Hitchmania: Champagne (1928)



Somewhere in Alfred Hitchcock’s Champagne is a good film. It is buried under a mountain of twists and turns, but it’s in there somewhere scratching at the walls. This 1928 silent feature is, like The Farmer’s Wife, a romantic comedy of sorts. But where The Farmer’s Wife was a relatively forthright fiction, Champagne bubbles over and sputters to a stop.

This picture is apparently based on a novel by Walter C. Mycroft. It is not among Hitch’s favourites, as is revealed in Truffaut’s Hitchcock book. The filmmaker considered it the “low ebb” of his career and noted its lack of story among the aspects for its derision, but Truffaut tries to make a case for it by pointing to some of its more inventive passages.

We’re introduced to the girl (Betty Balfour), a pre-Paris Hilton heiress who loses her father’s plane in an effort to board a ship where her beau (Jean Braden) is. The girl’s father (Gordon Harker) does not approve of the relationship, which pushes the girl to want to marry the boy aboard the ship.
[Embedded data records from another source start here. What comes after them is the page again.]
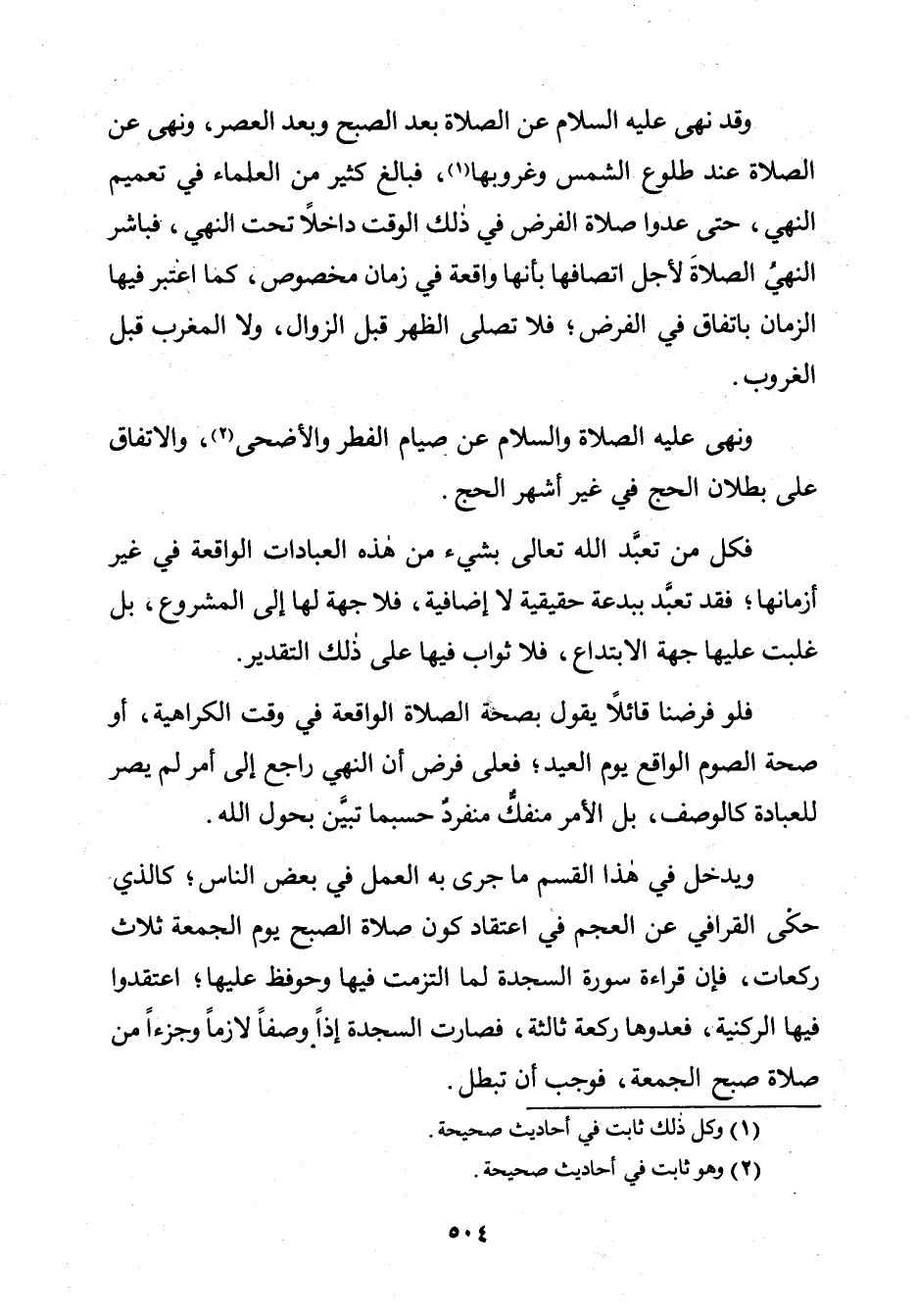 وقد نهى عليه السلام عن الصلاة بعد الصبح وبعد العصر، ونهى عن الصلاة عند طلوع الشمس وغروبها(١)، فبالغ كثير من العلماء في تعميم النهي، حتى عدوا صلاة الفرض في ذٰلك الوقت داخلاً تحت النهي، فباشر النهيُ الصلاةَ لأجل اتصافها بأنها واقعة في زمان مخصوص، كما اعتبر فيها الزمان باتفاق في الفرض؛ فلا تصلى الظهر قبل الزوال، ولا المغرب قبل الغروب.

ونهى عليه الصلاة والسلام عن صيام الفطر والأضحى(٢)، والاتفاق على بطلان الحج في غير أشهر الحج.

فكل من تعبَّد الله تعالى بشيء من هٰذه العبادات الواقعة في غير أزمانها؛ فقد تعبَّد ببدعة حقيقية لا إضافية، فلا جهة لها إلى المشروع، بل غلبت عليها جهة الابتداع، فلا ثواب فيها على ذٰلك التقدير.

فلو فرضنا قائلاً يقول بصحة الصلاة الواقعة في وقت الكراهية، أو صحة الصوم الواقع يوم العيد؛ فعلى فرض أن النهي راجع إلى أمر لم يصر للعبادة كالوصف، بل الأمر منفكٌّ منفردٌ حسبما تبيَّن بحول الله.

ويدخل في هٰذا القسم ما جرى به العمل في بعض الناس؛ كالذي حكى القرافي عن العجم في اعتقاد كون صلاة الصبح يوم الجمعة ثلاث ركعات، فإن قراءة سورة السجدة لما التزمت فيها وحوفظ عليها؛ اعتقدوا فيها الركنية، فعدوها ركعة ثالثة، فصارت السجدة إذاً وصفاً لازماً وجزءاً من صلاة صبح الجمعة، فوجب أن تبطل.

(١) وكل ذٰلك ثابت في أحاديث صحيحة.
(٢) وهو ثابت في أحاديث صحيحة.

٥٠٤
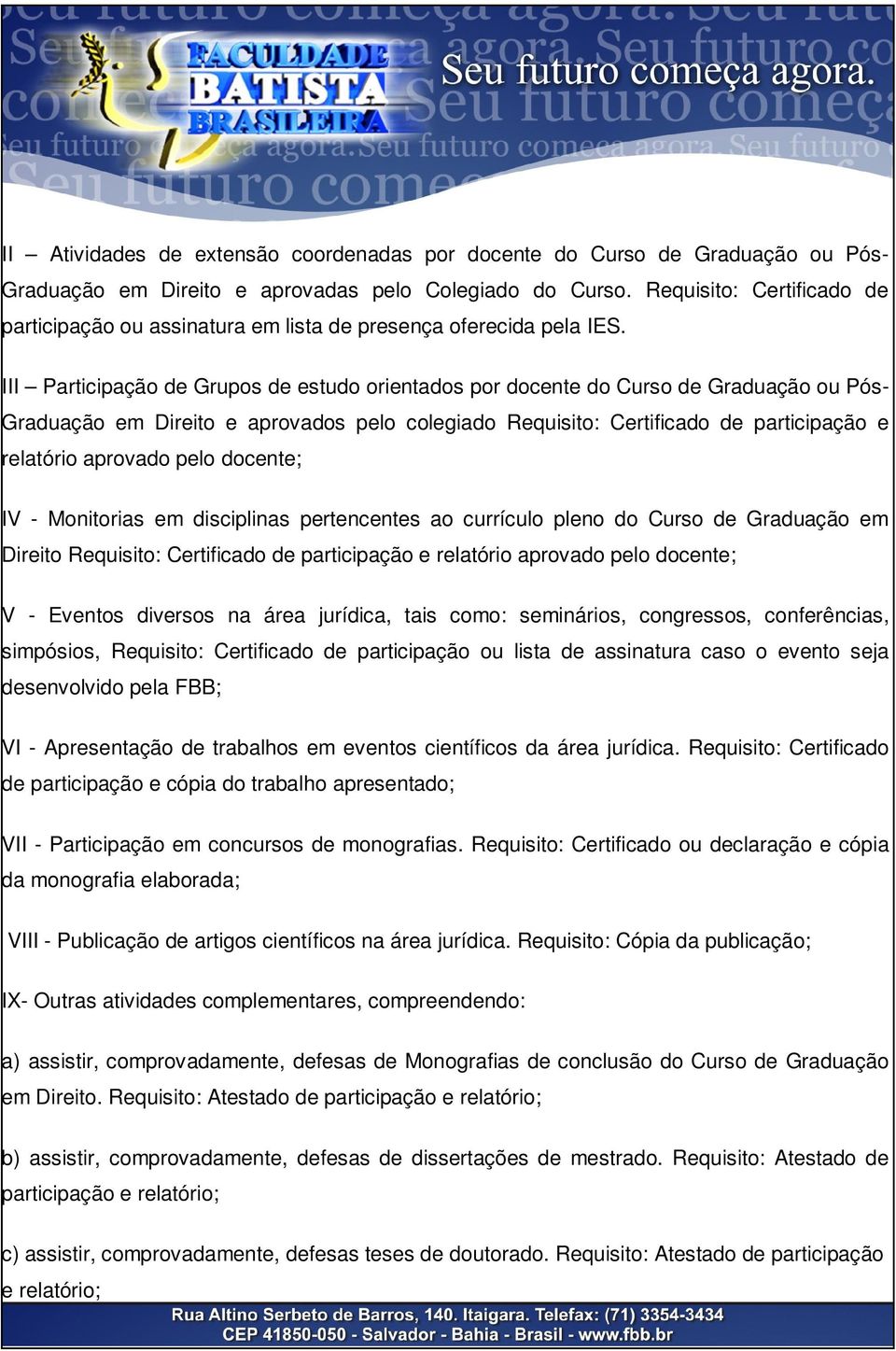 FACULDADE BATISTA BRASILEIRA

Seu futuro começa agora.

II – Atividades de extensão coordenadas por docente do Curso de Graduação ou Pós-Graduação em Direito e aprovadas pelo Colegiado do Curso. Requisito: Certificado de participação ou assinatura em lista de presença oferecida pela IES.

III – Participação de Grupos de estudo orientados por docente do Curso de Graduação ou Pós-Graduação em Direito e aprovados pelo colegiado Requisito: Certificado de participação e relatório aprovado pelo docente;

IV - Monitorias em disciplinas pertencentes ao currículo pleno do Curso de Graduação em Direito Requisito: Certificado de participação e relatório aprovado pelo docente;

V - Eventos diversos na área jurídica, tais como: seminários, congressos, conferências, simpósios, Requisito: Certificado de participação ou lista de assinatura caso o evento seja desenvolvido pela FBB;

VI - Apresentação de trabalhos em eventos científicos da área jurídica. Requisito: Certificado de participação e cópia do trabalho apresentado;

VII - Participação em concursos de monografias. Requisito: Certificado ou declaração e cópia da monografia elaborada;

VIII - Publicação de artigos científicos na área jurídica. Requisito: Cópia da publicação;

IX- Outras atividades complementares, compreendendo:

a) assistir, comprovadamente, defesas de Monografias de conclusão do Curso de Graduação em Direito. Requisito: Atestado de participação e relatório;

b) assistir, comprovadamente, defesas de dissertações de mestrado. Requisito: Atestado de participação e relatório;

c) assistir, comprovadamente, defesas teses de doutorado. Requisito: Atestado de participação e relatório;

Rua Altino Serbeto de Barros, 140. Itaigara. Telefax: (71) 3354-3434
CEP 41850-050 - Salvador - Bahia - Brasil - www.fbb.br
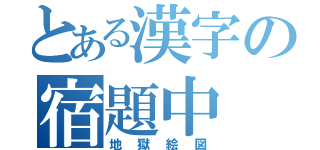 とある漢字の
宿題中
地獄絵図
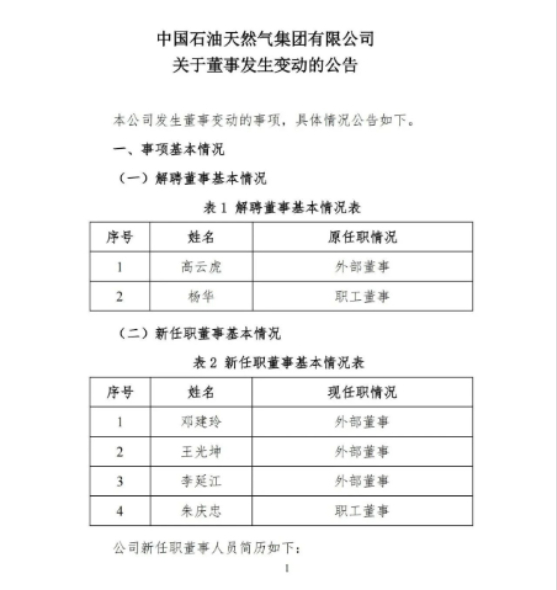 中国石油天然气集团有限公司
关于董事发生变动的公告

本公司发生董事变动的事项，具体情况公告如下。

一、事项基本情况

（一）解聘董事基本情况

表 1 解聘董事基本情况表

| 序号 | 姓名 | 原任职情况 |
|---|---|---|
| 1 | 高云虎 | 外部董事 |
| 2 | 杨华 | 职工董事 |

（二）新任职董事基本情况

表 2 新任职董事基本情况表

| 序号 | 姓名 | 现任职情况 |
|---|---|---|
| 1 | 邓建玲 | 外部董事 |
| 2 | 王光坤 | 外部董事 |
| 3 | 李延江 | 外部董事 |
| 4 | 朱庆忠 | 职工董事 |

公司新任职董事人员简历如下：

1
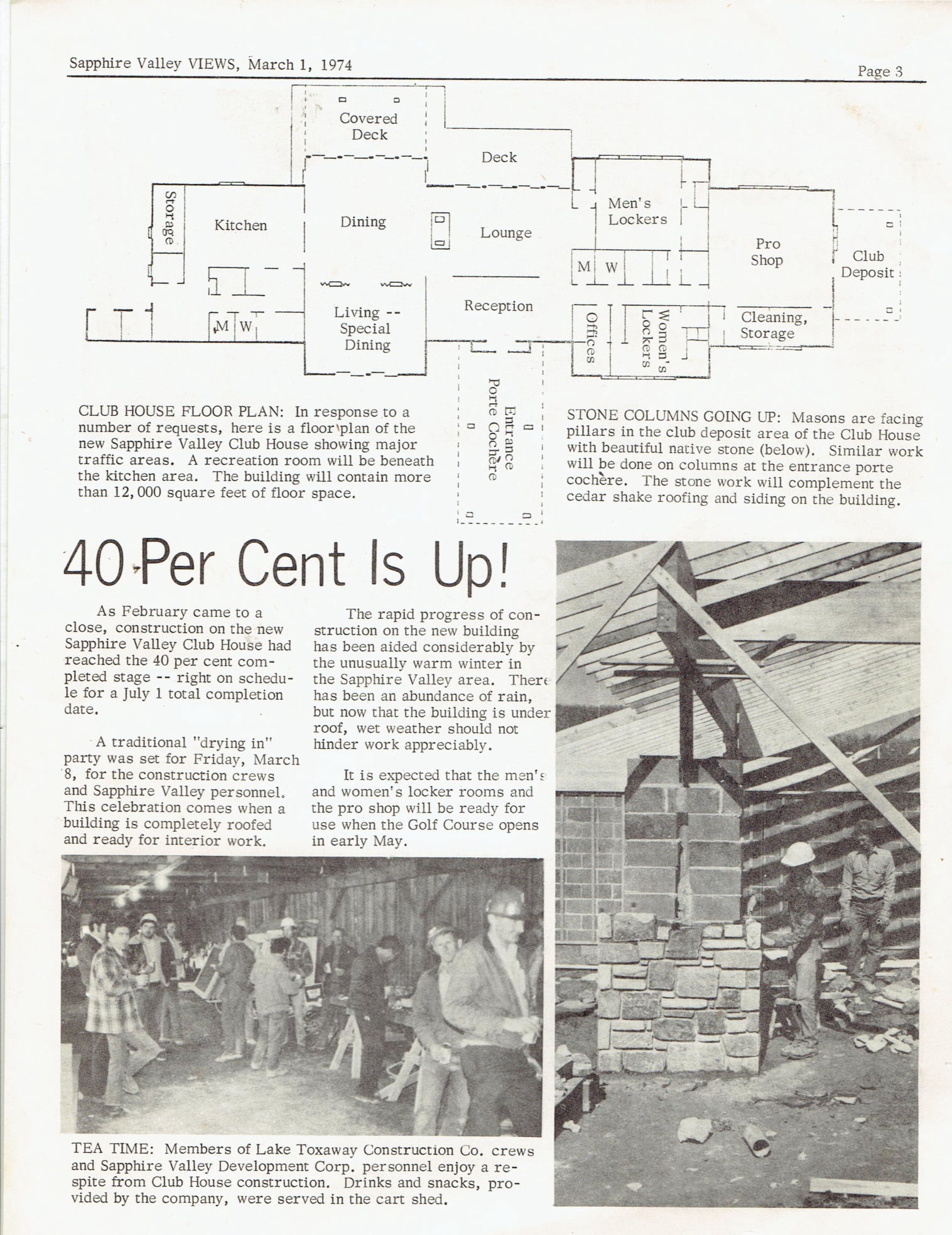 Sapphire Valley VIEWS, March 1, 1974

Page 3

Covered Deck

Deck

Storage

Kitchen

Dining

Lounge

Men's Lockers

Pro Shop

Club Deposit

M W

M W

Living -- Special Dining

Reception

Offices

Women's Lockers

Cleaning, Storage

Entrance Porte Cochère

CLUB HOUSE FLOOR PLAN: In response to a number of requests, here is a floor plan of the new Sapphire Valley Club House showing major traffic areas. A recreation room will be beneath the kitchen area. The building will contain more than 12,000 square feet of floor space.

STONE COLUMNS GOING UP: Masons are facing pillars in the club deposit area of the Club House with beautiful native stone (below). Similar work will be done on columns at the entrance porte cochère. The stone work will complement the cedar shake roofing and siding on the building.

40 Per Cent Is Up!

As February came to a close, construction on the new Sapphire Valley Club House had reached the 40 per cent completed stage -- right on schedule for a July 1 total completion date.

A traditional "drying in" party was set for Friday, March 8, for the construction crews and Sapphire Valley personnel. This celebration comes when a building is completely roofed and ready for interior work.

The rapid progress of construction on the new building has been aided considerably by the unusually warm winter in the Sapphire Valley area. There has been an abundance of rain, but now that the building is under roof, wet weather should not hinder work appreciably.

It is expected that the men's and women's locker rooms and the pro shop will be ready for use when the Golf Course opens in early May.

TEA TIME: Members of Lake Toxaway Construction Co. crews and Sapphire Valley Development Corp. personnel enjoy a respite from Club House construction. Drinks and snacks, provided by the company, were served in the cart shed.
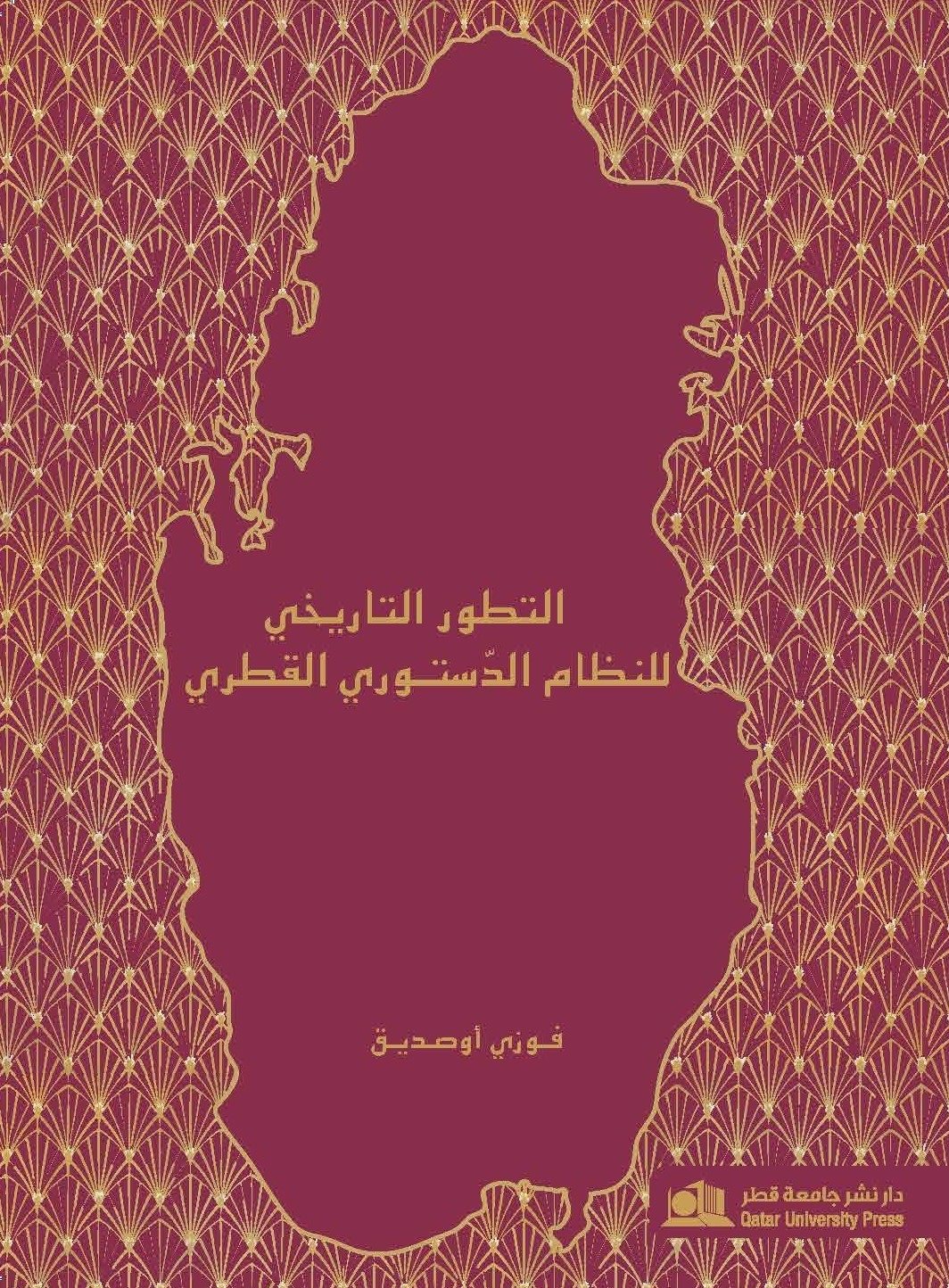 التطور التاريخي
للنظام الدّستوري القطري

فوزي أوصديق

دار نشر جامعة قطر
Qatar University Press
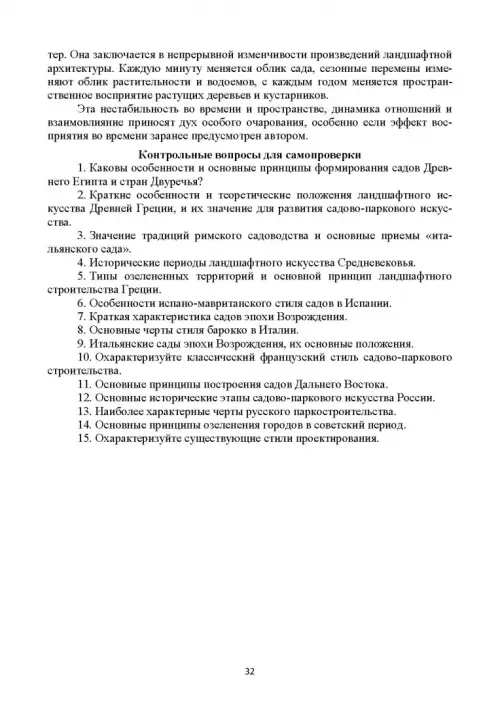 тер. Она заключается в непрерывной изменчивости произведений ландшафтной архитектуры. Каждую минуту меняется облик сада, сезонные перемены изменяют облик растительности и водоемов, с каждым годом меняется пространственное восприятие растущих деревьев и кустарников.

Эта нестабильность во времени и пространстве, динамика отношений и взаимовлияние приносят дух особого очарования, особенно если эффект восприятия во времени заранее предусмотрен автором.

Контрольные вопросы для самопроверки

1. Каковы особенности и основные принципы формирования садов Древнего Египта и стран Двуречья?

2. Краткие особенности и теоретические положения ландшафтного искусства Древней Греции, и их значение для развития садово-паркового искусства.

3. Значение традиций римского садоводства и основные приемы «итальянского сада».

4. Исторические периоды ландшафтного искусства Средневековья.

5. Типы озелененных территорий и основной принцип ландшафтного строительства Греции.

6. Особенности испано-мавританского стиля садов в Испании.

7. Краткая характеристика садов эпохи Возрождения.

8. Основные черты стиля барокко в Италии.

9. Итальянские сады эпохи Возрождения, их основные положения.

10. Охарактеризуйте классический французский стиль садово-паркового строительства.

11. Основные принципы построения садов Дальнего Востока.

12. Основные исторические этапы садово-паркового искусства России.

13. Наиболее характерные черты русского паркостроительства.

14. Основные принципы озеленения городов в советский период.

15. Охарактеризуйте существующие стили проектирования.

32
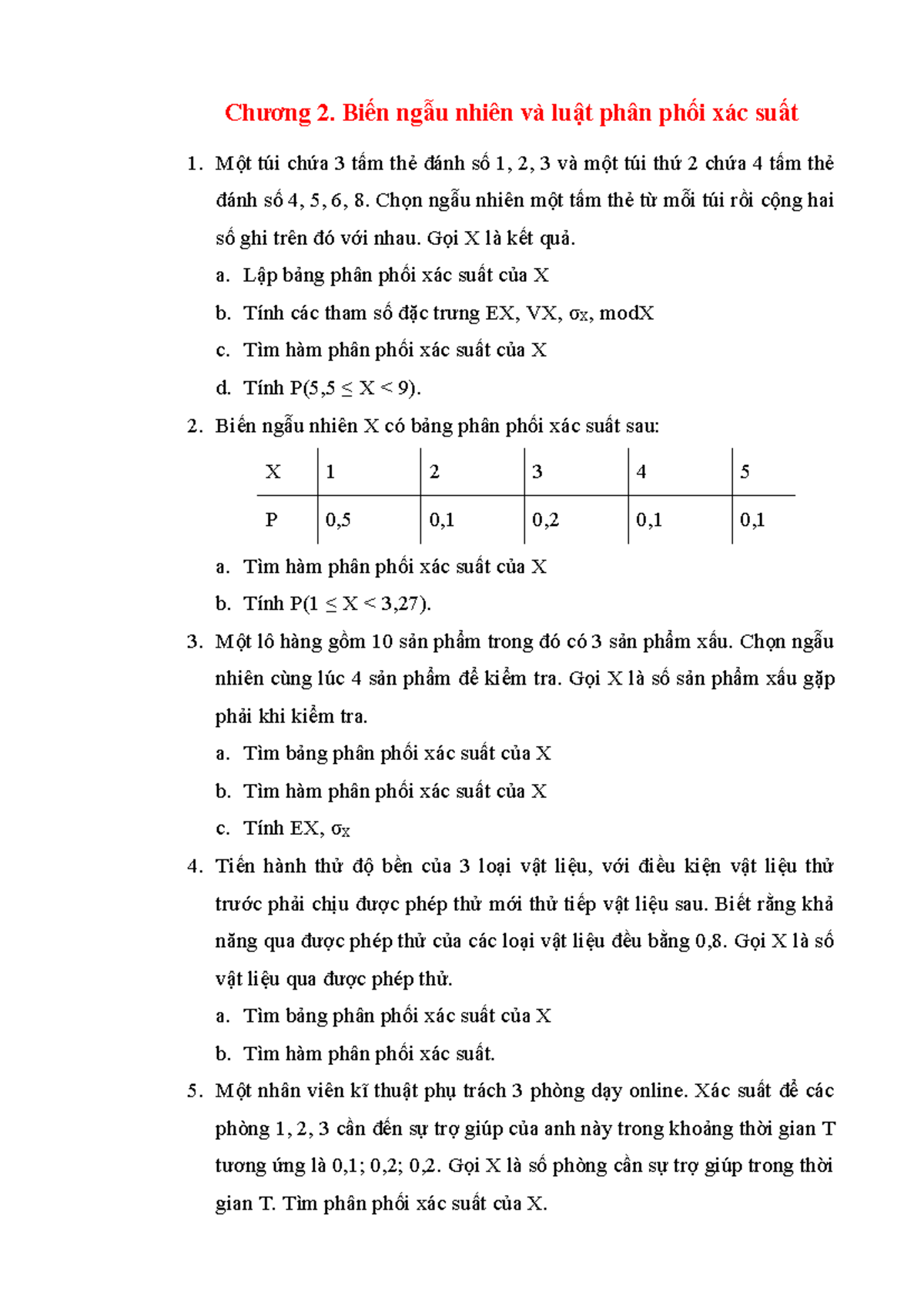 Chương 2. Biến ngẫu nhiên và luật phân phối xác suất

1. Một túi chứa 3 tấm thẻ đánh số 1, 2, 3 và một túi thứ 2 chứa 4 tấm thẻ đánh số 4, 5, 6, 8. Chọn ngẫu nhiên một tấm thẻ từ mỗi túi rồi cộng hai số ghi trên đó với nhau. Gọi X là kết quả.

a. Lập bảng phân phối xác suất của X

b. Tính các tham số đặc trưng EX, VX, $\sigma_X$, modX

c. Tìm hàm phân phối xác suất của X

d. Tính P(5,5 ≤ X < 9).

2. Biến ngẫu nhiên X có bảng phân phối xác suất sau:

| X | 1 | 2 | 3 | 4 | 5 |
|---|---|---|---|---|---|
| P | 0,5 | 0,1 | 0,2 | 0,1 | 0,1 |

a. Tìm hàm phân phối xác suất của X

b. Tính P(1 ≤ X < 3,27).

3. Một lô hàng gồm 10 sản phẩm trong đó có 3 sản phẩm xấu. Chọn ngẫu nhiên cùng lúc 4 sản phẩm để kiểm tra. Gọi X là số sản phẩm xấu gặp phải khi kiểm tra.

a. Tìm bảng phân phối xác suất của X

b. Tìm hàm phân phối xác suất của X

c. Tính EX, $\sigma_X$

4. Tiến hành thử độ bền của 3 loại vật liệu, với điều kiện vật liệu thử trước phải chịu được phép thử mới thử tiếp vật liệu sau. Biết rằng khả năng qua được phép thử của các loại vật liệu đều bằng 0,8. Gọi X là số vật liệu qua được phép thử.

a. Tìm bảng phân phối xác suất của X

b. Tìm hàm phân phối xác suất.

5. Một nhân viên kĩ thuật phụ trách 3 phòng dạy online. Xác suất để các phòng 1, 2, 3 cần đến sự trợ giúp của anh này trong khoảng thời gian T tương ứng là 0,1; 0,2; 0,2. Gọi X là số phòng cần sự trợ giúp trong thời gian T. Tìm phân phối xác suất của X.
The boy has some reservations about the girl’s wild attitude, though, and this buys the father some time.

One day, the girl learns to her horror that her father has lost all his money thanks to the stock market. She and her dad move in to a small apartment together and she desperately tries to cope, fearful of losing her boyfriend in the process. She eventually settles on a job at a cabaret, but the recurrent appearances of a moustached man (Ferdinand van Alten) makes things more interesting.

Had Champagne stuck to its relevant riches to rags tale, it would have told a captivating story. But the irony here is that Hitch overreaches. This movie has too much plot, bending from one pothole to another in hopes of eventually landing somewhere. When the father reveals the truth at the end of the pic, all groans and eye-rolls are absolved.

That doesn’t mean this is an insignificant jaunt by any means. Hitchcock astutely starts and finishes his movie with a well-ordered establishing shot of the inside of a champagne glass. This icon of opulence, apparently the business daddy is in prior to the crash landing, sets up the theme of excess and merriment.

Hitchcock makes use of a number of compelling techniques to go with the champagne motif. He sways the camera back and forth to exemplify the motion of the ocean liner and picks up the action of a purse-snatching by only shooting his characters below the waist. Unfortunately, the framing in a lot of these shots is negligible and a lot of the more elaborate tricks ring hollow.

Champagne has a lot of humour, which is a plus. Balfour is a magnetic and funny lead, offering quickly-changing expressions to reflect the whirlwind of concepts moving through her head. She communicates well and showcases her wit with glee. One amusing moment has her verifying her nose after seeing a woman with a giant honker in the employment centre.

Regrettably, Champagne’s moments of magic aren’t enough to save this movie from itself. For every winning scene, like the one with Balfour’s character entranced by operations at the cabaret, there is a terrible moment, like the big reveal. Hitchcock’s “low ebb” is still better than many films, but it’s certainly a lesser light by his standards.